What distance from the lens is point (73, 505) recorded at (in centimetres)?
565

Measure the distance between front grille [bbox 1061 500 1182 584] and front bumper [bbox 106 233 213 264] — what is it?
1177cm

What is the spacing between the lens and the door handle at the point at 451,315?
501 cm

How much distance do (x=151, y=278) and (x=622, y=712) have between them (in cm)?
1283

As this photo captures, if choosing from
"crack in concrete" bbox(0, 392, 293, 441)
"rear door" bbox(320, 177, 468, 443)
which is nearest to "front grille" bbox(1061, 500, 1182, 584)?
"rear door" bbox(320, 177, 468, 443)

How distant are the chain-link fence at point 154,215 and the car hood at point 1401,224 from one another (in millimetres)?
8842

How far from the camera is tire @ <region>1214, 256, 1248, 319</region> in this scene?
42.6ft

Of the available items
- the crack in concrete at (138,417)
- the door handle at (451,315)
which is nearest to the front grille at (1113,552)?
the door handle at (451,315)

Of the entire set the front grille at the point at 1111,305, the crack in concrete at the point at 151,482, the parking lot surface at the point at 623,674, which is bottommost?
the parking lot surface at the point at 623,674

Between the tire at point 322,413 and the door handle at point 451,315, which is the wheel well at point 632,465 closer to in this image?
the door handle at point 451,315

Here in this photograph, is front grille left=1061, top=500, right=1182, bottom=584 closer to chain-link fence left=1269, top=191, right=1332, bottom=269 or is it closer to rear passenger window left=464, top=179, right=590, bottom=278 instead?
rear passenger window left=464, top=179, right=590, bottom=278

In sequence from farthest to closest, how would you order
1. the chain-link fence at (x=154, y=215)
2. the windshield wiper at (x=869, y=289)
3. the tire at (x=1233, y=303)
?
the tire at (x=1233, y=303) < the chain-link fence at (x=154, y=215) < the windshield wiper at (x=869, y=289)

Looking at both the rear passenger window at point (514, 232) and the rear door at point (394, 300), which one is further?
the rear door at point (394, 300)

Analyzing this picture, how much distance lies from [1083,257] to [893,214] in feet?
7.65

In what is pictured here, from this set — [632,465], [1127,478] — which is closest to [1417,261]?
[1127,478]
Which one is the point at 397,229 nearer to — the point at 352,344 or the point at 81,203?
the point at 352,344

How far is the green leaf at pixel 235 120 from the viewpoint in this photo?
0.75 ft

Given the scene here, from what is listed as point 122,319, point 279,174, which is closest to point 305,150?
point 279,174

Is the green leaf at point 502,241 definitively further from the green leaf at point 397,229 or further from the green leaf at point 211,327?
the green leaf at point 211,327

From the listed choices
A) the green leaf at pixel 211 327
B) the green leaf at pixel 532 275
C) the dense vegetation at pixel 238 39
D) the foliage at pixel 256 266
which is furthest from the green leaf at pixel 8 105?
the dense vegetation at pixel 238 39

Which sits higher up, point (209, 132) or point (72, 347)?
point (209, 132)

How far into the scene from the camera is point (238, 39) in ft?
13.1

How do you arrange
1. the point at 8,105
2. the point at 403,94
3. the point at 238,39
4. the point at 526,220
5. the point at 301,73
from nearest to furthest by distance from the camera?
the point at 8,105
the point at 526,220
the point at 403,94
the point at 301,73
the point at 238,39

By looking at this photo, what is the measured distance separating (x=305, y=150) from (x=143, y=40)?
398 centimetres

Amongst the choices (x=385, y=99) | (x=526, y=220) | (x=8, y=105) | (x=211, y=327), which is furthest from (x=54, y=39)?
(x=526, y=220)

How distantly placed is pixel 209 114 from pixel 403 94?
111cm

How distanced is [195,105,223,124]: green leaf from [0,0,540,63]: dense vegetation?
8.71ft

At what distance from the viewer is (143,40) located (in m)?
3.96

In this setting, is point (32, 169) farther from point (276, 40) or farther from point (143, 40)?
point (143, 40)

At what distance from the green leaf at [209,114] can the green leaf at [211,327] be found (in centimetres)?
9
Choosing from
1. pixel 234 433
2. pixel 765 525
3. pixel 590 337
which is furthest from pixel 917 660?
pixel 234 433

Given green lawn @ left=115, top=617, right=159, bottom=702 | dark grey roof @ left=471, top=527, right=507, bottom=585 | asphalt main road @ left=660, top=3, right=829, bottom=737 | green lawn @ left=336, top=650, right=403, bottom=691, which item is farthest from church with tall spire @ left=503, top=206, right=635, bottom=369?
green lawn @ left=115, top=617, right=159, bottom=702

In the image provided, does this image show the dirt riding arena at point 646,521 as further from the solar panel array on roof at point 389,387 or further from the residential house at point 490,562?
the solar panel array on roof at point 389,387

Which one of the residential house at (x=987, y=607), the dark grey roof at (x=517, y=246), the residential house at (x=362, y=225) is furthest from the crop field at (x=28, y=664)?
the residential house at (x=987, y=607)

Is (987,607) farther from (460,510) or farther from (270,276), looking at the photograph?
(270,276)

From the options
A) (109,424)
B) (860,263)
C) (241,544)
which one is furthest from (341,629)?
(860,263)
-*-
WHAT YOU NEED TO DO - Count the lines of the material above that contain the string "lens", and give only the number.

FINAL RESULT - 2